• **Travail demandé**
(a) D'après l'extrait fourni, à qui attribue-t-on le remaniement de l'édition parue en 1615 ?
(b) Résumez en deux phrases l'extrait fourni sur l'édition de 1615.
┌─ Extrait fourni
Renseignements en grande partie fournis par l'édition présentée par Geneviève Bouchon et Xavier de Castro en 1998 aux éditions Chandeigne dans la collection Magellane :
- L'édition qui paraît en 1615 à Paris chez Rémy Dallin est une édition largement remaniée de l'édition originale et très amplifiée. Ce remaniement est attribué au chanoine Pierre Bergeron, précepteur de la jeune dame de Blairancourt, qui invite Pyrard dans son château de Picardie pour la distraire : on obtient une narration 3 fois plus longue en 2 volumes. L'épisode sur Goa apparaît et l'ensemble acquiert une dimension encyclopédique. Ces remaniements sont non seulement fabriqués à partir des récits de Pyrard mais aussi à partir d'autres textes : Les modèles qui ont servi à Pierre Bergeron sont : van Linschoten (1596) traduit en Français à Amsterdam en 1610 ; Jean Mocquet publié à Paris en 1617 ; Pierre du Jarric, publié à Bordeaux en 1608 et 1614 et près de 2000 pages sur les « choses mémorables advenues tant aux Indes orientales que aux autres pais de la découverte des Portugais » à partir de lettres que les jésuites lui envoyaient de Lisbonne et de Rome. Ce remaniement entraîne un changement de titre : Le Discours des Français aux Indes orientales est devenu Le Voyage de François Pyrard de Laval contenant sa navigation aux Indes orientales...
└─
┌─ Extrait de données
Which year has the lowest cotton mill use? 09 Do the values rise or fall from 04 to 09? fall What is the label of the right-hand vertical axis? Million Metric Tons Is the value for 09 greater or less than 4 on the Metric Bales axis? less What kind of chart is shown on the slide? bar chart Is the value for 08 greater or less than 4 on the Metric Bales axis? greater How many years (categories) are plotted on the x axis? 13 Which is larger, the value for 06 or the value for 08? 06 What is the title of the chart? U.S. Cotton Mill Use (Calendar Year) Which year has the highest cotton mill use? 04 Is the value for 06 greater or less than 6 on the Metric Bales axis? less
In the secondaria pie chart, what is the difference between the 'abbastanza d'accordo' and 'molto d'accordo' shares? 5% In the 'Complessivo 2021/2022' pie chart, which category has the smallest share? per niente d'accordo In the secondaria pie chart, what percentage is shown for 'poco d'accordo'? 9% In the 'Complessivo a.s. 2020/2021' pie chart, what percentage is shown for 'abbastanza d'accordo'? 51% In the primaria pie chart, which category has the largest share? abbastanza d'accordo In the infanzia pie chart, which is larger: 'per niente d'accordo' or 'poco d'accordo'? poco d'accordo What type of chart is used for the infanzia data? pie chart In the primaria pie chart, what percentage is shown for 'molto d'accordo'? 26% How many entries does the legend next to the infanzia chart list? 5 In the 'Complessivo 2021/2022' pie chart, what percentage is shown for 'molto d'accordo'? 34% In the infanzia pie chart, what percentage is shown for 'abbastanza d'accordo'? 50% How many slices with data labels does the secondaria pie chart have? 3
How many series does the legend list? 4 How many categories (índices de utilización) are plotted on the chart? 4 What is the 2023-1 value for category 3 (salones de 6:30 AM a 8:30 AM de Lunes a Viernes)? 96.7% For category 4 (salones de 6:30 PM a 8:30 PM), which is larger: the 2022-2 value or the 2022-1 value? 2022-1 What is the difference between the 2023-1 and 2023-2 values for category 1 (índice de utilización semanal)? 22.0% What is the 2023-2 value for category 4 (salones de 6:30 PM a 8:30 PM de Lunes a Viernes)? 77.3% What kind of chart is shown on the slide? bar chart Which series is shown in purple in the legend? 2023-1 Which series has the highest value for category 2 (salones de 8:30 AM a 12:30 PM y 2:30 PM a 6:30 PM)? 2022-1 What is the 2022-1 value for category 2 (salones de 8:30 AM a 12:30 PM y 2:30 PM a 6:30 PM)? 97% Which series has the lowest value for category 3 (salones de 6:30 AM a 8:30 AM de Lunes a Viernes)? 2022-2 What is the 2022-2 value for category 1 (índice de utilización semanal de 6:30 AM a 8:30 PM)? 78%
└─
• **Réponses**
(a) Au chanoine Pierre Bergeron.

(b) L'édition parue en 1615 à Paris chez Rémy Dallin est une version largement remaniée et amplifiée de l'édition originale, attribuée au chanoine Pierre Bergeron, qui a puisé dans les récits de Pyrard mais aussi chez van Linschoten, Jean Mocquet et Pierre du Jarric. Trois fois plus longue et en deux volumes, elle ajoute l'épisode sur Goa, prend une dimension encyclopédique et change de titre pour devenir Le Voyage de François Pyrard de Laval.